:: Deine Aufgabe ::
In welchen Kategorien wurde laut dem Text über Broomball die Europameisterschaft in Neumarkt ausgetragen? Nenne alle.

:: Zitierter Auszug ::
Die USA sind Europameister. Klingt komisch, ist aber so, zumindest im Broomball. Die favorisierten US-Boys setzten sich beim Turnier Anfang November in Neumarkt nur knapp durch. Im Halbfinale gegen die Bad Boys aus Steinhaus wankte der Favorit aus Amerika gehörig.

Broomball ist in unseren Breiten gemeinhin als Besenhockey bekannt und Südtirol dominiert diese Sportart auf nationalem Niveau seit Jahren. Der Serienmeister Sharks Leifers sowie die Bad Boys aus Steinhaus im Ahrntal sind die hiesigen Schwergewichte, wenn es darum geht mit Turnschuhen über spiegelglattes Eis zu sausen und dabei einen kleinen runden Ball mit einem Holz-Kunststoffschläger ins gegnerische Tor zu befördern.
Anfang November ging in Neumarkt im Südtiroler Unterland die Europameisterschaft im Broomball über die Bühne. Das Turnier wurde in drei verschiedenen Kategorien ausgetragen: zum einen für Nationalmannschaften, zum anderen für Mixed-Mannschaften (also Männer und Frauen) sowie für Club-Mannschaften. In der letztgenannten Kategorie waren auch die Bad Boys aus Steinhaus mit am Start. 2011 hatten die Jungs aus dem Toul die Kontinental-Meisterschaft gewonnen, beim letzten Turnier vor zwei Jahren hingegen schnitten sie eher enttäuschend ab. Entsprechend ehrgeizig gingen Hofer, Platter & Co. diesmal ins Turnier.
Dabei waren die Vorzeichen nicht besonders rosig. Die nationale Meisterschaft startet erst im Dezember, den Bad Boys fehlte also die nötige Spielpraxis und vor allem das notwendige Training. Zudem müssen sie in der heurigen Saison den Ausfall von Spielertrainer Harald Egger verkraften, der aus gesundheitlichen Gründen voraussichtlich die gesamte Spielzeit pausieren muss. Ohne ihren Leitwolf fuhren die Bad Boys also nach Neumarkt und starteten gleich mit einer ordentlichen Klatsche ins Turnier.

:: Angezeigte Daten ::
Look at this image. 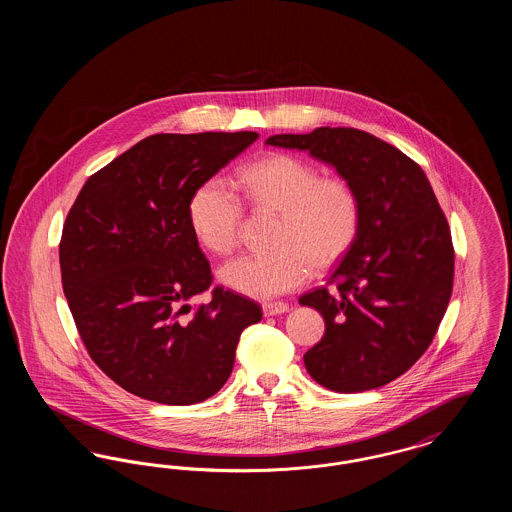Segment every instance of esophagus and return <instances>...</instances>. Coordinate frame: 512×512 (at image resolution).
I'll list each match as a JSON object with an SVG mask.
<instances>
[{
	"mask_svg": "<svg viewBox=\"0 0 512 512\" xmlns=\"http://www.w3.org/2000/svg\"><path fill=\"white\" fill-rule=\"evenodd\" d=\"M288 311H290V305L282 303V301H274V303H265L263 305L265 317H278V315H284Z\"/></svg>",
	"mask_w": 512,
	"mask_h": 512,
	"instance_id": "1",
	"label": "esophagus"
}]
</instances>
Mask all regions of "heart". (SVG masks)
<instances>
[{
	"mask_svg": "<svg viewBox=\"0 0 512 512\" xmlns=\"http://www.w3.org/2000/svg\"><path fill=\"white\" fill-rule=\"evenodd\" d=\"M245 201L276 213L267 253L244 255L220 268V282L253 299L299 288L313 272L336 267L361 228V199L345 178H322L317 167L288 153H272L238 174ZM188 219L197 242L215 255H230L240 242L242 199L222 180L195 190Z\"/></svg>",
	"mask_w": 512,
	"mask_h": 512,
	"instance_id": "1",
	"label": "heart"
}]
</instances>
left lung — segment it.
<instances>
[{"instance_id": "8db88e82", "label": "left lung", "mask_w": 512, "mask_h": 512, "mask_svg": "<svg viewBox=\"0 0 512 512\" xmlns=\"http://www.w3.org/2000/svg\"><path fill=\"white\" fill-rule=\"evenodd\" d=\"M267 146L309 151L353 184L361 228L328 286L299 297L324 318L305 355L320 386L374 390L405 374L438 332L453 292L451 230L424 171L397 147L357 128L276 134Z\"/></svg>"}]
</instances>
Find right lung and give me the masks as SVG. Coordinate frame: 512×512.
<instances>
[{
	"mask_svg": "<svg viewBox=\"0 0 512 512\" xmlns=\"http://www.w3.org/2000/svg\"><path fill=\"white\" fill-rule=\"evenodd\" d=\"M257 132L153 134L92 174L59 244L63 292L92 361L122 390L194 405L226 384L261 307L224 288L192 232L195 190Z\"/></svg>",
	"mask_w": 512,
	"mask_h": 512,
	"instance_id": "add662e5",
	"label": "right lung"
}]
</instances>
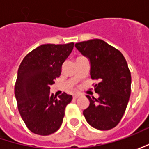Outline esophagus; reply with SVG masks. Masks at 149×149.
Instances as JSON below:
<instances>
[{
	"instance_id": "esophagus-1",
	"label": "esophagus",
	"mask_w": 149,
	"mask_h": 149,
	"mask_svg": "<svg viewBox=\"0 0 149 149\" xmlns=\"http://www.w3.org/2000/svg\"><path fill=\"white\" fill-rule=\"evenodd\" d=\"M79 97V95H77V94H76V95H73V98H74V100H76V99H78Z\"/></svg>"
}]
</instances>
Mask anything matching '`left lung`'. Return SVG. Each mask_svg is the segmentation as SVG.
<instances>
[{"label":"left lung","mask_w":149,"mask_h":149,"mask_svg":"<svg viewBox=\"0 0 149 149\" xmlns=\"http://www.w3.org/2000/svg\"><path fill=\"white\" fill-rule=\"evenodd\" d=\"M81 54L90 60V75L97 79L95 91L98 99L87 95L89 106L83 112L95 129L109 130L120 122L131 93V74L123 54L100 39L75 44Z\"/></svg>","instance_id":"8db88e82"}]
</instances>
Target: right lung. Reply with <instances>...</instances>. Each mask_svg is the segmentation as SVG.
<instances>
[{
  "label": "right lung",
  "mask_w": 149,
  "mask_h": 149,
  "mask_svg": "<svg viewBox=\"0 0 149 149\" xmlns=\"http://www.w3.org/2000/svg\"><path fill=\"white\" fill-rule=\"evenodd\" d=\"M74 44H46L33 49L20 63L15 95L26 127L39 135L54 134L62 124L65 109L72 100L65 92L54 96L50 86L60 77L65 60Z\"/></svg>",
  "instance_id": "right-lung-1"
}]
</instances>
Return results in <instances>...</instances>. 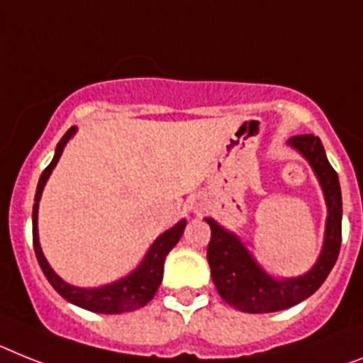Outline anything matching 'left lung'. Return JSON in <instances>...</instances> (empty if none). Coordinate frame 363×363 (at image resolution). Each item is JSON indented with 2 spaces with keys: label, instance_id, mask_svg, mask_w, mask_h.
Returning <instances> with one entry per match:
<instances>
[{
  "label": "left lung",
  "instance_id": "left-lung-1",
  "mask_svg": "<svg viewBox=\"0 0 363 363\" xmlns=\"http://www.w3.org/2000/svg\"><path fill=\"white\" fill-rule=\"evenodd\" d=\"M290 144L303 153L321 182L328 206L325 247L318 264L306 275L275 280L260 269L234 234L223 230L214 219L206 218V223L212 230L206 251L212 280L225 303L242 312H279L310 297L325 282L342 247V190L336 169L327 160L318 136H291Z\"/></svg>",
  "mask_w": 363,
  "mask_h": 363
}]
</instances>
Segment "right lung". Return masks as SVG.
Listing matches in <instances>:
<instances>
[{"label": "right lung", "mask_w": 363, "mask_h": 363, "mask_svg": "<svg viewBox=\"0 0 363 363\" xmlns=\"http://www.w3.org/2000/svg\"><path fill=\"white\" fill-rule=\"evenodd\" d=\"M73 133H75V129L72 127V129L66 130V135L60 138V142L57 144V151H55L53 160H51L50 166L42 172L38 186H36L35 205H33V247H35L36 260L40 264L45 279L50 280V284L53 286L55 290L59 291L64 299L69 301V303L73 304H77L81 308L97 313H123L130 312V310L142 308V306H145L149 301L153 299L155 291L158 290V286L162 282L164 260H166L167 252L172 251L177 245V242L181 240L182 233H184V227H186V221H184V219L179 221L173 228L166 230L162 236H158V238L155 240V243L151 245L149 252L145 255L144 262L140 264V267L135 273H130L129 277L118 280L114 284L97 288V290H83V288H73V286L66 284L60 277L55 275V271L51 269L50 264L45 262L44 255H42L40 243H38V227H36V219H38V201H40L45 181H48V177L51 175V169L55 167V164L59 162L64 145H66V142H68L69 136H72Z\"/></svg>", "instance_id": "right-lung-1"}]
</instances>
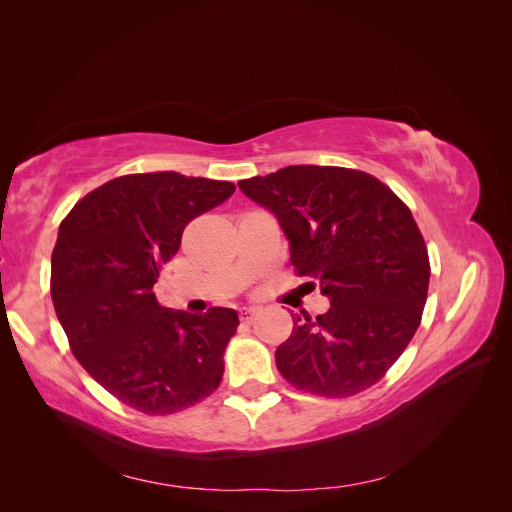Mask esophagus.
<instances>
[{"mask_svg": "<svg viewBox=\"0 0 512 512\" xmlns=\"http://www.w3.org/2000/svg\"><path fill=\"white\" fill-rule=\"evenodd\" d=\"M256 312H258V307H241V309H239V316H241L243 322H252V318L256 316Z\"/></svg>", "mask_w": 512, "mask_h": 512, "instance_id": "obj_1", "label": "esophagus"}]
</instances>
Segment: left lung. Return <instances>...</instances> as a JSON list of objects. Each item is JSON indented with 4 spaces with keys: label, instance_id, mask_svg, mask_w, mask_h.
<instances>
[{
    "label": "left lung",
    "instance_id": "8db88e82",
    "mask_svg": "<svg viewBox=\"0 0 512 512\" xmlns=\"http://www.w3.org/2000/svg\"><path fill=\"white\" fill-rule=\"evenodd\" d=\"M275 215L299 275L331 301L316 320L294 318L275 350L280 374L297 389L348 397L376 384L421 322L429 256L410 209L361 170L286 166L239 181Z\"/></svg>",
    "mask_w": 512,
    "mask_h": 512
}]
</instances>
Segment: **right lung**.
Returning a JSON list of instances; mask_svg holds the SVG:
<instances>
[{"instance_id":"right-lung-1","label":"right lung","mask_w":512,"mask_h":512,"mask_svg":"<svg viewBox=\"0 0 512 512\" xmlns=\"http://www.w3.org/2000/svg\"><path fill=\"white\" fill-rule=\"evenodd\" d=\"M235 192L230 181L175 170L104 183L61 222L51 297L87 374L123 404L170 414L211 395L239 316L190 314L158 303L153 284L179 252L183 228Z\"/></svg>"}]
</instances>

:: Endgültige Antwort ::
Nationalmannschaften, Mixed-Mannschaften (Männer und Frauen) und Club-Mannschaften